This is the first year of the Youth Ambassador Network. We have been honored to work with quite a few talented and passionate young people.

25 May 2015 | News

Their goal being the same as ours; equipping young people with the tools to become their own advocates against substance abuse.

In the spirit of this mission, Youth Ambassador Madelyn Stewart, of Idaho, was asked to write a few articles exploring substance abuse amongst youth in her community and attempt to expose some of the key factors that contribute to this behavior. Madelyn’s first article highlighted the struggles and recovery of one her close friends. This article seeks to explore more closely the role of drug use advertisement aimed at teens.

We are grateful for Madelyn’s dedication and hard work and hope that you will find her insights valuable and enlightening. If you know of young person that would be perfect for our Youth Ambassador Network please have them send an email to [email protected].

The True “Price” of Advertising Targeted at Teens

By Youth Ambassador Madelyn Stewart

Advertising can be found in all major forms of media, including radio, television, and magazines. It is a type of persuasion that we’ve become accustomed to seeing constantly. It’s really important to understand the psychology behind the advertisements we see so often, because they have a direct influence on our habits as teen consumers. In some way, everyone sees or hears advertisements each day.

---+---

• Task details:
Answer these from the Youth Ambassador Network post:
(a) What state is Madelyn Stewart from?
(b) What did her first article highlight?
(c) Which three forms of media does her article list as places where advertising appears?

• Dataset records:
---+---

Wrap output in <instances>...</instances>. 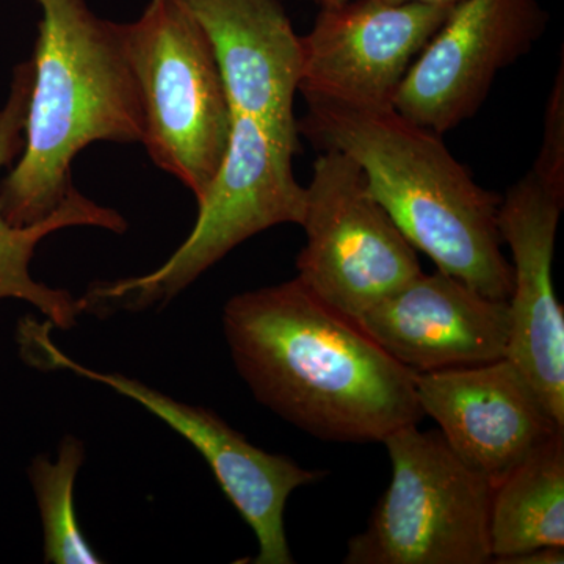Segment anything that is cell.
<instances>
[{
	"instance_id": "obj_16",
	"label": "cell",
	"mask_w": 564,
	"mask_h": 564,
	"mask_svg": "<svg viewBox=\"0 0 564 564\" xmlns=\"http://www.w3.org/2000/svg\"><path fill=\"white\" fill-rule=\"evenodd\" d=\"M491 563L541 547H564V430L492 486Z\"/></svg>"
},
{
	"instance_id": "obj_6",
	"label": "cell",
	"mask_w": 564,
	"mask_h": 564,
	"mask_svg": "<svg viewBox=\"0 0 564 564\" xmlns=\"http://www.w3.org/2000/svg\"><path fill=\"white\" fill-rule=\"evenodd\" d=\"M391 459L389 488L361 533L350 538L345 564H488L492 485L467 466L441 432L419 425L383 440Z\"/></svg>"
},
{
	"instance_id": "obj_14",
	"label": "cell",
	"mask_w": 564,
	"mask_h": 564,
	"mask_svg": "<svg viewBox=\"0 0 564 564\" xmlns=\"http://www.w3.org/2000/svg\"><path fill=\"white\" fill-rule=\"evenodd\" d=\"M210 41L232 115H243L299 151L293 113L303 68L302 36L280 0H180Z\"/></svg>"
},
{
	"instance_id": "obj_9",
	"label": "cell",
	"mask_w": 564,
	"mask_h": 564,
	"mask_svg": "<svg viewBox=\"0 0 564 564\" xmlns=\"http://www.w3.org/2000/svg\"><path fill=\"white\" fill-rule=\"evenodd\" d=\"M538 0H462L403 77L392 107L437 135L473 118L500 70L547 31Z\"/></svg>"
},
{
	"instance_id": "obj_2",
	"label": "cell",
	"mask_w": 564,
	"mask_h": 564,
	"mask_svg": "<svg viewBox=\"0 0 564 564\" xmlns=\"http://www.w3.org/2000/svg\"><path fill=\"white\" fill-rule=\"evenodd\" d=\"M299 132L358 163L378 203L437 270L508 302L513 267L502 251V196L481 187L441 135L389 109L307 99Z\"/></svg>"
},
{
	"instance_id": "obj_1",
	"label": "cell",
	"mask_w": 564,
	"mask_h": 564,
	"mask_svg": "<svg viewBox=\"0 0 564 564\" xmlns=\"http://www.w3.org/2000/svg\"><path fill=\"white\" fill-rule=\"evenodd\" d=\"M223 329L256 400L318 440L383 443L425 417L415 372L299 278L232 296Z\"/></svg>"
},
{
	"instance_id": "obj_13",
	"label": "cell",
	"mask_w": 564,
	"mask_h": 564,
	"mask_svg": "<svg viewBox=\"0 0 564 564\" xmlns=\"http://www.w3.org/2000/svg\"><path fill=\"white\" fill-rule=\"evenodd\" d=\"M397 362L415 373L507 358L510 306L437 270L419 273L356 321Z\"/></svg>"
},
{
	"instance_id": "obj_20",
	"label": "cell",
	"mask_w": 564,
	"mask_h": 564,
	"mask_svg": "<svg viewBox=\"0 0 564 564\" xmlns=\"http://www.w3.org/2000/svg\"><path fill=\"white\" fill-rule=\"evenodd\" d=\"M389 2H414V3H434V6L454 7L462 0H389Z\"/></svg>"
},
{
	"instance_id": "obj_15",
	"label": "cell",
	"mask_w": 564,
	"mask_h": 564,
	"mask_svg": "<svg viewBox=\"0 0 564 564\" xmlns=\"http://www.w3.org/2000/svg\"><path fill=\"white\" fill-rule=\"evenodd\" d=\"M33 79L32 61L13 70L10 95L0 110V170L18 161L24 148V124ZM74 226H91L122 234L128 221L120 212L70 188L65 202L46 220L31 226H13L0 210V300L31 303L55 328L70 329L82 314L80 300L68 291L52 289L31 274V262L41 240Z\"/></svg>"
},
{
	"instance_id": "obj_10",
	"label": "cell",
	"mask_w": 564,
	"mask_h": 564,
	"mask_svg": "<svg viewBox=\"0 0 564 564\" xmlns=\"http://www.w3.org/2000/svg\"><path fill=\"white\" fill-rule=\"evenodd\" d=\"M451 6L345 0L321 7L302 36L304 99L389 109L403 77Z\"/></svg>"
},
{
	"instance_id": "obj_21",
	"label": "cell",
	"mask_w": 564,
	"mask_h": 564,
	"mask_svg": "<svg viewBox=\"0 0 564 564\" xmlns=\"http://www.w3.org/2000/svg\"><path fill=\"white\" fill-rule=\"evenodd\" d=\"M304 2H311L317 7H326V6H334V3L345 2V0H304Z\"/></svg>"
},
{
	"instance_id": "obj_8",
	"label": "cell",
	"mask_w": 564,
	"mask_h": 564,
	"mask_svg": "<svg viewBox=\"0 0 564 564\" xmlns=\"http://www.w3.org/2000/svg\"><path fill=\"white\" fill-rule=\"evenodd\" d=\"M51 329L50 322L22 323L21 350L32 366L43 370H69L113 389L158 415L202 454L223 492L251 527L259 545L251 563H295L285 534V505L295 489L322 480L325 473L304 469L289 456L263 452L207 408L174 400L126 375L82 366L55 347Z\"/></svg>"
},
{
	"instance_id": "obj_5",
	"label": "cell",
	"mask_w": 564,
	"mask_h": 564,
	"mask_svg": "<svg viewBox=\"0 0 564 564\" xmlns=\"http://www.w3.org/2000/svg\"><path fill=\"white\" fill-rule=\"evenodd\" d=\"M295 154L251 118L232 115L228 151L184 243L154 272L90 285L79 299L82 313L102 317L163 306L256 234L302 225L306 187L293 174Z\"/></svg>"
},
{
	"instance_id": "obj_19",
	"label": "cell",
	"mask_w": 564,
	"mask_h": 564,
	"mask_svg": "<svg viewBox=\"0 0 564 564\" xmlns=\"http://www.w3.org/2000/svg\"><path fill=\"white\" fill-rule=\"evenodd\" d=\"M564 547H541L525 554L511 556L502 564H563Z\"/></svg>"
},
{
	"instance_id": "obj_18",
	"label": "cell",
	"mask_w": 564,
	"mask_h": 564,
	"mask_svg": "<svg viewBox=\"0 0 564 564\" xmlns=\"http://www.w3.org/2000/svg\"><path fill=\"white\" fill-rule=\"evenodd\" d=\"M547 191L564 199V62H560L544 113L543 143L530 170Z\"/></svg>"
},
{
	"instance_id": "obj_12",
	"label": "cell",
	"mask_w": 564,
	"mask_h": 564,
	"mask_svg": "<svg viewBox=\"0 0 564 564\" xmlns=\"http://www.w3.org/2000/svg\"><path fill=\"white\" fill-rule=\"evenodd\" d=\"M415 392L445 443L492 486L564 430L507 358L415 373Z\"/></svg>"
},
{
	"instance_id": "obj_11",
	"label": "cell",
	"mask_w": 564,
	"mask_h": 564,
	"mask_svg": "<svg viewBox=\"0 0 564 564\" xmlns=\"http://www.w3.org/2000/svg\"><path fill=\"white\" fill-rule=\"evenodd\" d=\"M564 199L532 172L511 185L499 206V231L513 256L507 359L545 410L564 426V311L556 300L552 262Z\"/></svg>"
},
{
	"instance_id": "obj_4",
	"label": "cell",
	"mask_w": 564,
	"mask_h": 564,
	"mask_svg": "<svg viewBox=\"0 0 564 564\" xmlns=\"http://www.w3.org/2000/svg\"><path fill=\"white\" fill-rule=\"evenodd\" d=\"M144 110L151 161L202 202L220 170L232 111L210 41L180 0H151L121 24Z\"/></svg>"
},
{
	"instance_id": "obj_3",
	"label": "cell",
	"mask_w": 564,
	"mask_h": 564,
	"mask_svg": "<svg viewBox=\"0 0 564 564\" xmlns=\"http://www.w3.org/2000/svg\"><path fill=\"white\" fill-rule=\"evenodd\" d=\"M41 10L24 148L0 184L13 226L46 220L65 202L70 165L98 141L141 143L144 110L121 24L85 0H36Z\"/></svg>"
},
{
	"instance_id": "obj_17",
	"label": "cell",
	"mask_w": 564,
	"mask_h": 564,
	"mask_svg": "<svg viewBox=\"0 0 564 564\" xmlns=\"http://www.w3.org/2000/svg\"><path fill=\"white\" fill-rule=\"evenodd\" d=\"M84 458V444L77 437L66 436L55 462L36 456L29 469L43 524L46 563H102L85 540L74 505V486Z\"/></svg>"
},
{
	"instance_id": "obj_7",
	"label": "cell",
	"mask_w": 564,
	"mask_h": 564,
	"mask_svg": "<svg viewBox=\"0 0 564 564\" xmlns=\"http://www.w3.org/2000/svg\"><path fill=\"white\" fill-rule=\"evenodd\" d=\"M300 226L296 278L352 321L422 272L417 250L344 152L325 150L314 162Z\"/></svg>"
}]
</instances>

---+---

• Worked answer:
(a) Idaho.
(b) The struggles and recovery of one of her close friends.
(c) Radio, television, and magazines.